In this sub-project, we introduce self-management techniques for the self-management and –regulation of an artificial immune system using lots of artificial cells. These artificial cells perform autonomously basic tasks, use basic communication techniques, and have knowledge about the local situation around the cell. The system reaches the global goals because each artificial cell reaches the basic goals.
One problem in such a Complex Adaptive System (CAS) is that there is not any guarantee that the system reaches the goals. Especially in Network Security, it is essential that there is a certain amount of security in each node. Furthermore, the artificial cells require “basic” information where, when, and which process is to be done in order to secure the network.

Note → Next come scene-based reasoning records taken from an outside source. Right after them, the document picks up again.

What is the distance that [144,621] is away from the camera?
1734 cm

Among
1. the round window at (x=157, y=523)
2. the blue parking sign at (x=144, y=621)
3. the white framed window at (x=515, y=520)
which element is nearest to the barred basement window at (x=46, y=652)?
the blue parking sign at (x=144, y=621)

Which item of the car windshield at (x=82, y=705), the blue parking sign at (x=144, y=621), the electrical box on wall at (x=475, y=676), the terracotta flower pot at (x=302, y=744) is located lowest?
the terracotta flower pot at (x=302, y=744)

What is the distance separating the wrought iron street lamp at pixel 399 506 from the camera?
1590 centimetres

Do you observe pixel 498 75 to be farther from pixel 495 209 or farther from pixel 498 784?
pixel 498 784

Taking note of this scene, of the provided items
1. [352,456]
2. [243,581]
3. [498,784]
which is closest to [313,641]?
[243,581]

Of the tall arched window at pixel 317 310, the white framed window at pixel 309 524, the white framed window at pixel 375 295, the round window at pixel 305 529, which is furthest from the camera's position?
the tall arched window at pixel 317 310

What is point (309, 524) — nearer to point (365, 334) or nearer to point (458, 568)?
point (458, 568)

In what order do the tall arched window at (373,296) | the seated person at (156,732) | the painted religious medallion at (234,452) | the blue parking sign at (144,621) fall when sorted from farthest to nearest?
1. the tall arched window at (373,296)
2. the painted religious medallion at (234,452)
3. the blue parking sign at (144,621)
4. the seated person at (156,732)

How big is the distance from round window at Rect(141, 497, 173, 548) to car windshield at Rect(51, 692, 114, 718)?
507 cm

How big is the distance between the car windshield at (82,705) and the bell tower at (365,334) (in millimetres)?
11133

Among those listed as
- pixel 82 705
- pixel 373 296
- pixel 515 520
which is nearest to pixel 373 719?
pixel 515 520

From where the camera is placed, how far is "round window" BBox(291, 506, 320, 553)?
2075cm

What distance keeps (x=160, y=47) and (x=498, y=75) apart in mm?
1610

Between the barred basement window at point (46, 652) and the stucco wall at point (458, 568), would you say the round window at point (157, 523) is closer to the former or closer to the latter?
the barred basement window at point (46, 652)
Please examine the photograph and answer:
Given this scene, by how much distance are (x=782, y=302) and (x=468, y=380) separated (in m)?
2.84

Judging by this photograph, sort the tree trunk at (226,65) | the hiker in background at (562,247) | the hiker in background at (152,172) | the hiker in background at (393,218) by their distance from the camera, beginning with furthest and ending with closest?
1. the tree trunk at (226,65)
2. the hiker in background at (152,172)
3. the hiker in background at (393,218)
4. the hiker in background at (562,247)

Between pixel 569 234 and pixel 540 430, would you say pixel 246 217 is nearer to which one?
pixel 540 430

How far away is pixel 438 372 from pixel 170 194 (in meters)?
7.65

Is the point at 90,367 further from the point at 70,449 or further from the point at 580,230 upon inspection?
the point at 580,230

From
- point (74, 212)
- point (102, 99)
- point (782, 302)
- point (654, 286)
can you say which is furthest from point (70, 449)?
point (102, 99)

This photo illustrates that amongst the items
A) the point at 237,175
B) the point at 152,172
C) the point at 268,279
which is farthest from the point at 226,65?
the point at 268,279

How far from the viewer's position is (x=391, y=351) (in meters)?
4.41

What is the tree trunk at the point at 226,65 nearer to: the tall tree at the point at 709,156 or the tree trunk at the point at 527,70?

Currently, we introduced the following techniques for the self-management of an artificial immune system like SANA:
Idea:
A node notifies that it does not have enough artificial cells/the security level is low and this notification is distributed to an area of the network. Artificial cells receive this notification and decide autonomously whether they move towards this node or not; the artificial cells must not move there because the artificial cells are autonomous and behave independent from the network.
Performance:
The approach works well and the probability that cells move to a node with insufficient security level is higher than if the artificial cells does not receive the notification. Intuitively this is clear because the artificial cells receive more information and they can react using this information.
For more details of this approach, please visit
Self-Management Notification Approach in Detail
Trace of moving artificial cells so that an artificial cell can decide where to go next
In
SANA and other CAS are lots of specialized, mobile, and autonomous artificial cells. These cells move through the network and perform certain tasks. Furthermore, there are tasks, which must be done regularly but not every time step, e.g. monitoring, status checking, or data collecting. Thus, an artificial cell should see if another artificial cell of the same type already done this task a few time steps before.
For this problem, we introduce another self-management technique in SANA. An artificial cell of the type explained above releases a trace that disappears over time. Using receptors, this trace is assigned to a specific type of artificial cells. Thus, other artificial cells of this type receive information either that there were no artificial cell on this way in the last short-time or when there was the last artificial cell of this type.